Geschwister-Scholl-Gymnasium

Deutsch-chinesischer Schüleraustausch am Geschwister-Scholl-Gymnasium Düsseldorf: Freundschaften, die hoffentlich noch lange halten werden!

von Svenja Goliasch, Jgst. 11

Am 28. April trafen sich fünf Schülerinnen (Clara, Christin, Laura, Svenja und noch mal Svenja), ein Schüler (Roman) und zwei Lehrer (Hr. Kaysers und Hr. Carleton) des Geschwister-Scholl Gymnasiums mitsamt ihrer Familien am Düsseldorfer Flughafen und warteten gespannt darauf, dass sich die Türen der Ankunftshalle öffneten. Alle waren neugierig, wie sie wohl sein würden, ihre Austauschpartner aus China.

Austauschpartner aus China, das heißt genauer: Sechs Schüler (Usher, Anne, Catherine, Sophia, Leon und Roger), zwei Lehrer (Elaine und Mr. Lee) und der Schulleiter der Baxian Middle School in Chongqing (Mr. Tan), der größten Stadt Chinas. Sie hat 32 Millionen Einwohner und erstreckt sich über eine Fläche, die der Größe Österreichs entspricht! Die Schule wird von mehr als 4000 Schülern besucht und in einer Klasse sitzen ca. 60 Schüler. Diese Zahlen erscheinen im Vergleich zu unserem hiesigen Schulsystem geradezu unwirklich.

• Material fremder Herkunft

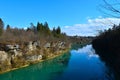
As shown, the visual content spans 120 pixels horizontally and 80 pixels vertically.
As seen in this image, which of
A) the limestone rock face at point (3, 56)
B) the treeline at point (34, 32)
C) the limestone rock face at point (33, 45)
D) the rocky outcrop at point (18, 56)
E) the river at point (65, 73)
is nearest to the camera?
the river at point (65, 73)

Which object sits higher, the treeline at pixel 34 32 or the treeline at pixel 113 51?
the treeline at pixel 34 32

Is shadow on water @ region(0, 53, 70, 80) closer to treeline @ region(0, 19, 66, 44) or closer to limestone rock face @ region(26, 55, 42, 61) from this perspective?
limestone rock face @ region(26, 55, 42, 61)

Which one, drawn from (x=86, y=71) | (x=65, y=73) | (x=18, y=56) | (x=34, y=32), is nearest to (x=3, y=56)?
(x=18, y=56)

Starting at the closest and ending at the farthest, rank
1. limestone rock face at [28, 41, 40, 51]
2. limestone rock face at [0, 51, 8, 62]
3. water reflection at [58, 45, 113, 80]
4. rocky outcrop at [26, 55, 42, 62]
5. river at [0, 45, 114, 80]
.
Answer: water reflection at [58, 45, 113, 80], river at [0, 45, 114, 80], limestone rock face at [0, 51, 8, 62], rocky outcrop at [26, 55, 42, 62], limestone rock face at [28, 41, 40, 51]

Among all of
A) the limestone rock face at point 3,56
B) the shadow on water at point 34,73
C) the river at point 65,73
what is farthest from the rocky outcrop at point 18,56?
the shadow on water at point 34,73

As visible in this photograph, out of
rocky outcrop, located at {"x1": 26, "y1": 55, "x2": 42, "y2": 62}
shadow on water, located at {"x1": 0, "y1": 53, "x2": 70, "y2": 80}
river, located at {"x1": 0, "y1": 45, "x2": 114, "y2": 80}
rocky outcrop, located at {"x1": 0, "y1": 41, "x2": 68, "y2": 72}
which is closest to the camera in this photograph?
river, located at {"x1": 0, "y1": 45, "x2": 114, "y2": 80}

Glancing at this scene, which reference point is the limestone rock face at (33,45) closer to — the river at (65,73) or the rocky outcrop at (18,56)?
the rocky outcrop at (18,56)

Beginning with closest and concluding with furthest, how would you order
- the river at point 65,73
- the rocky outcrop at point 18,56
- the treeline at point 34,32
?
the river at point 65,73 < the rocky outcrop at point 18,56 < the treeline at point 34,32

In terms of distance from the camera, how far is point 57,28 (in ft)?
341

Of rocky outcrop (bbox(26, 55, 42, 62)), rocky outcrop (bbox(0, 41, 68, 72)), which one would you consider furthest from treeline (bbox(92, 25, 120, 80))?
rocky outcrop (bbox(0, 41, 68, 72))

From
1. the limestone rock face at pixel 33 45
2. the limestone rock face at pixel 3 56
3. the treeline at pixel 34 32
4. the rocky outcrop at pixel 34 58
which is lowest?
the rocky outcrop at pixel 34 58

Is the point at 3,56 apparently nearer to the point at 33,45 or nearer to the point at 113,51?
the point at 33,45

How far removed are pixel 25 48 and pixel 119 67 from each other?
2555 centimetres

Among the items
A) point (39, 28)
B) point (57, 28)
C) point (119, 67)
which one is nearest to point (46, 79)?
point (119, 67)
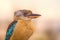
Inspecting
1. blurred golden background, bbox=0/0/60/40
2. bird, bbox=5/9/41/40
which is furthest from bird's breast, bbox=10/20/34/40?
blurred golden background, bbox=0/0/60/40

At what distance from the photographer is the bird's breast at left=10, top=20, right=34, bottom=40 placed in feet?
2.13

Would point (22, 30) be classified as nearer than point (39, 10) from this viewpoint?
Yes

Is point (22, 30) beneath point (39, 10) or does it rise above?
beneath

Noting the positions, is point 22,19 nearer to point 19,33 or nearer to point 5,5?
point 19,33

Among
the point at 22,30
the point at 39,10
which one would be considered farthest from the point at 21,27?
the point at 39,10

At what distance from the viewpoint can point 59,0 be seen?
2.66 ft

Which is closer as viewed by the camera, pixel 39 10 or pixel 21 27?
pixel 21 27

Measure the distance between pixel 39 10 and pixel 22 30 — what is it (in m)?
0.22

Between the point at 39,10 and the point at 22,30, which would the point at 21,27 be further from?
the point at 39,10

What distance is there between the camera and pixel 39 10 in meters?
0.83

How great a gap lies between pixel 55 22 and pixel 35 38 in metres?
0.15

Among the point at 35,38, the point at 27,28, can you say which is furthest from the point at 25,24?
the point at 35,38

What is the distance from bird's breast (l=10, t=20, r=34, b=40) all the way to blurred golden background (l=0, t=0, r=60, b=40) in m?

Als es dann endlich so weit war, war die Freude groß. Am ersten Abend hatten alle Zeit sich kennen zu lernen. Es wurden zahlreiche Gastgeschenke verteilt, die von bunten Masken über Fächer bis zu Tee reichten. An diesem Abend lernte ich, dass mein Austauschpartner keine Müdigkeit kennt – zu Hause ist er täglich bis weit nach Mitternacht wach und muss Hausaufgaben machen.

Am nächsten Morgen empfing Herr Schrader alle herzlich in seinem Büro und durch eine Vorstellungsrunde lernten sich die Teilnehmer untereinander kennen. Sogleich wurden auch Erfahrungen vom Vorabend ausgetauscht. Die unglaublichen Dimensionen der Schule und des Heimatortes unserer exchange students beeindruckten uns alle.

An den ersten beiden Tagen besichtigten die Chinesen Düsseldorf, einmal per Bus und einmal zu Fuß. Die alten Gebäude beeindruckten sie und mein Austauschpartner war der Meinung, 20 Jahre alte Gebäude in Chongqing sähen aus, wie 100 Jahre alte Gebäude in Düsseldorf.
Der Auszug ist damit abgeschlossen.